## What to do
Each line from the one containing "body_size: -264" through the last line of the entries below is to be transcribed exactly. Nothing else belongs in the reply.

Source material below:

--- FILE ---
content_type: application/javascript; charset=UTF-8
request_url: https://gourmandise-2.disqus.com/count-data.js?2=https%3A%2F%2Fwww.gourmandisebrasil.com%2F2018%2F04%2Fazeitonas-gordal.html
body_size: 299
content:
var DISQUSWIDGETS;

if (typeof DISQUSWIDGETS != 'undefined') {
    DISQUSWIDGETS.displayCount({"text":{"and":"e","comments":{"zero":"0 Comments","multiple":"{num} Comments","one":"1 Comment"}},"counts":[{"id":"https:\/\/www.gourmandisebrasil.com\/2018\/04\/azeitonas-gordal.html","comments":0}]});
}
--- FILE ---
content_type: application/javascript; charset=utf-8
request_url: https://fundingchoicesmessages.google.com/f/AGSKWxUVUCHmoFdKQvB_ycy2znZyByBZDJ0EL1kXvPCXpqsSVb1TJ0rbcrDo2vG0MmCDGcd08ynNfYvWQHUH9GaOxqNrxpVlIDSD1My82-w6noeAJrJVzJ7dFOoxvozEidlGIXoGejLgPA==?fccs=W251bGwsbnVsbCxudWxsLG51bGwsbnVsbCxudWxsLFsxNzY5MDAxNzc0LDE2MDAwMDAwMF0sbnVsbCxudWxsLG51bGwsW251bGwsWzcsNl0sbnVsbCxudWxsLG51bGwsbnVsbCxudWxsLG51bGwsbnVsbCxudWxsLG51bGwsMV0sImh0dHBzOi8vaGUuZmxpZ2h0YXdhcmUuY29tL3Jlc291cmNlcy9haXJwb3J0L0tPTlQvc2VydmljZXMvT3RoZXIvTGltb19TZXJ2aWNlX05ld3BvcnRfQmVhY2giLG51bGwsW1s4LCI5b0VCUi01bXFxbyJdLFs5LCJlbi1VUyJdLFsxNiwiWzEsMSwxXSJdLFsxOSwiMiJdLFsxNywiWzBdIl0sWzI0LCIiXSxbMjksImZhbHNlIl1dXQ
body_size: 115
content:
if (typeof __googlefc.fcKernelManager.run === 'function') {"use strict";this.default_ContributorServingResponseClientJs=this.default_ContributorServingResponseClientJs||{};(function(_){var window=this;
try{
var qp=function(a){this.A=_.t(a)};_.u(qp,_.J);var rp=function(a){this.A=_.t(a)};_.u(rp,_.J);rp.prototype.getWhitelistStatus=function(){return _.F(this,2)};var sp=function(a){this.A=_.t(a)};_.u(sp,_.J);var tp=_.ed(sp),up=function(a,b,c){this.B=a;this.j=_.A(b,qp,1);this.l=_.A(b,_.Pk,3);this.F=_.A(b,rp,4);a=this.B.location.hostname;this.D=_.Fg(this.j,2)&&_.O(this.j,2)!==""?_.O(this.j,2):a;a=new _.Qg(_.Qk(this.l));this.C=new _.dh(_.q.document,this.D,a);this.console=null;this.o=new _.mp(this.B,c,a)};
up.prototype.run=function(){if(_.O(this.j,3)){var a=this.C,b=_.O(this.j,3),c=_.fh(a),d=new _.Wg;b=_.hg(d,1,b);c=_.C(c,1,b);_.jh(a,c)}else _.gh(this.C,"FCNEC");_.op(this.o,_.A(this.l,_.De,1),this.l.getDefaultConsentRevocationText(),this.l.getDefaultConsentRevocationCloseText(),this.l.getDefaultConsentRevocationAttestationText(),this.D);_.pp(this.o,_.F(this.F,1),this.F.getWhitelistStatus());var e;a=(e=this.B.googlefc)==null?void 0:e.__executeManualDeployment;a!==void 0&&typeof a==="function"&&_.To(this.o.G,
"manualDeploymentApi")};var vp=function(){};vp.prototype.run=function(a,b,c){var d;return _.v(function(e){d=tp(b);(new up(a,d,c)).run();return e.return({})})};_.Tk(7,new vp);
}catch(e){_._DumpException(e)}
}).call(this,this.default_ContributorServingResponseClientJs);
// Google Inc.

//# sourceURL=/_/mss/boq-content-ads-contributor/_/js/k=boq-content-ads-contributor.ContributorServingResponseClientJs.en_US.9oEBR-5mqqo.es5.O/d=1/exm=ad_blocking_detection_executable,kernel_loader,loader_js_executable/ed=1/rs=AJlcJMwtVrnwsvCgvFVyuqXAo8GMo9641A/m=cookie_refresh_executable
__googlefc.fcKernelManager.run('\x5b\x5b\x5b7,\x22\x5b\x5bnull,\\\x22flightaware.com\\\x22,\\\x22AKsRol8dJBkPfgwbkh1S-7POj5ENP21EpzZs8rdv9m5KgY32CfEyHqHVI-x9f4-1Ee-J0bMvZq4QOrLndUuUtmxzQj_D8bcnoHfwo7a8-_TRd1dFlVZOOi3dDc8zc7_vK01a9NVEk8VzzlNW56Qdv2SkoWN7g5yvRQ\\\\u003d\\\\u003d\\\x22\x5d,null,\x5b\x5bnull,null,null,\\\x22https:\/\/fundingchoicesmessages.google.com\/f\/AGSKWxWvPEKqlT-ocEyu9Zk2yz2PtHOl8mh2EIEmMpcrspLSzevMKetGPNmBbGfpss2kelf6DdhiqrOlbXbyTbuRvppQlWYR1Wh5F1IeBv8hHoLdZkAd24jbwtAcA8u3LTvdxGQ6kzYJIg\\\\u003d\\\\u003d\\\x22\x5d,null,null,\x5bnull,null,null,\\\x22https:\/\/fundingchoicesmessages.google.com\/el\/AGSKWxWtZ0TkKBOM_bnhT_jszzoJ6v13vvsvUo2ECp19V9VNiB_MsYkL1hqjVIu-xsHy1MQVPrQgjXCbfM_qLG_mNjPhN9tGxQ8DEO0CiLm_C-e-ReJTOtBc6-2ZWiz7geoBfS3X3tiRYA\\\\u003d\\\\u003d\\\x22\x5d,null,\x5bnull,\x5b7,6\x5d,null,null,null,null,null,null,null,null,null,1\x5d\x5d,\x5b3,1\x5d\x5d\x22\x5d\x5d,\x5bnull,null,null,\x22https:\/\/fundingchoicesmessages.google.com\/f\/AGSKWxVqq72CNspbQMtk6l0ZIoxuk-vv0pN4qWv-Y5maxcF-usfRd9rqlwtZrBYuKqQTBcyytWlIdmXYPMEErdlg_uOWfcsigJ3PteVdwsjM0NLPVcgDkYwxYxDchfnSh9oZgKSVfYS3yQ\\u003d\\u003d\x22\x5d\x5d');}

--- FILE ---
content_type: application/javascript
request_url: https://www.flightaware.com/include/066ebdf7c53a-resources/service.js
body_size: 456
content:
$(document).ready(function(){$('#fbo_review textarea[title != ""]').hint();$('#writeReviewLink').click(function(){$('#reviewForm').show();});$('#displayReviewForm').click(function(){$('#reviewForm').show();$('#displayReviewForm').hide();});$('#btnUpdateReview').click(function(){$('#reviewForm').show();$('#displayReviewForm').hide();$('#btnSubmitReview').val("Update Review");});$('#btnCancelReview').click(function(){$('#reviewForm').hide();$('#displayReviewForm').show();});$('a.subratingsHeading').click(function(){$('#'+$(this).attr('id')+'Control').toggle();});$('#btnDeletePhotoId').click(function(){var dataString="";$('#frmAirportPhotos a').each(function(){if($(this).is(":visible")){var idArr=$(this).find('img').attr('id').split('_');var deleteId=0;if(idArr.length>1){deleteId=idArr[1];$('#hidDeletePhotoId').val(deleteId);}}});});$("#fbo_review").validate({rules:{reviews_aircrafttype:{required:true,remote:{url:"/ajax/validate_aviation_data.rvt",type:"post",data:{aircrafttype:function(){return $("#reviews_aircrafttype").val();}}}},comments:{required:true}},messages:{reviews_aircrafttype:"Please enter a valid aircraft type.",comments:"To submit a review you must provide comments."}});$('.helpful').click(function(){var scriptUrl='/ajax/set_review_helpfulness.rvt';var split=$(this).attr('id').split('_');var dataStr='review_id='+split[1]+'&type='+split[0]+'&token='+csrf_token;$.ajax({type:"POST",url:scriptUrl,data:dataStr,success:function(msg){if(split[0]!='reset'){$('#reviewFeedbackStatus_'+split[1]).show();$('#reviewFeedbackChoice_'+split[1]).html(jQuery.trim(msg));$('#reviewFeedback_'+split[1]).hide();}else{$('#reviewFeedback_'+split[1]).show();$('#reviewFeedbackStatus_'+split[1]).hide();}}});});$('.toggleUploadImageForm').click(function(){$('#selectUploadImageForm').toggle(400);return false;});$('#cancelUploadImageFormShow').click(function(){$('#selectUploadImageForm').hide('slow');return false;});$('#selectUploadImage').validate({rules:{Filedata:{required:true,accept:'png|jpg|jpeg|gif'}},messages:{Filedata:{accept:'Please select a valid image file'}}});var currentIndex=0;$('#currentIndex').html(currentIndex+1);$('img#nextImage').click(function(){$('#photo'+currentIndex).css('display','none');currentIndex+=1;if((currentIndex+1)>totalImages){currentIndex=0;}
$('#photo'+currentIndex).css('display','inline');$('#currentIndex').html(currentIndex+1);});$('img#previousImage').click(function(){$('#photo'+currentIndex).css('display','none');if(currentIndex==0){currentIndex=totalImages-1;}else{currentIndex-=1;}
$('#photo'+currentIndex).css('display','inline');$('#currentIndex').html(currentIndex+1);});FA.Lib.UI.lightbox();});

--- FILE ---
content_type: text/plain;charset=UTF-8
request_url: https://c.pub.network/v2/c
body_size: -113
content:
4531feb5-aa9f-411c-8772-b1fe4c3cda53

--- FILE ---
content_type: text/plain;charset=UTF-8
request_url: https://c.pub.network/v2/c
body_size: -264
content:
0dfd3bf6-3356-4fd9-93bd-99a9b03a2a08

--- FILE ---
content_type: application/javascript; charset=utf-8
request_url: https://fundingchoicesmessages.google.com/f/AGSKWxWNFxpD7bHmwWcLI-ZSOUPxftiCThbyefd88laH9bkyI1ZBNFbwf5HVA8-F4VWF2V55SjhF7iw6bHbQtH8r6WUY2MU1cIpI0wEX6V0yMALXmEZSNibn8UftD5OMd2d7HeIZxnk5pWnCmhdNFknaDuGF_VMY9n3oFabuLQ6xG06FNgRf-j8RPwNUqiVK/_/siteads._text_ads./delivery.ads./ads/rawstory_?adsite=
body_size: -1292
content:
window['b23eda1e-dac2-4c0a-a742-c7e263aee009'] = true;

End of Source material.

## Task response
body_size: -264
content:
0dfd3bf6-3356-4fd9-93bd-99a9b03a2a08

--- FILE ---
content_type: application/javascript; charset=utf-8
request_url: https://fundingchoicesmessages.google.com/f/AGSKWxWNFxpD7bHmwWcLI-ZSOUPxftiCThbyefd88laH9bkyI1ZBNFbwf5HVA8-F4VWF2V55SjhF7iw6bHbQtH8r6WUY2MU1cIpI0wEX6V0yMALXmEZSNibn8UftD5OMd2d7HeIZxnk5pWnCmhdNFknaDuGF_VMY9n3oFabuLQ6xG06FNgRf-j8RPwNUqiVK/_/siteads._text_ads./delivery.ads./ads/rawstory_?adsite=
body_size: -1292
content:
window['b23eda1e-dac2-4c0a-a742-c7e263aee009'] = true;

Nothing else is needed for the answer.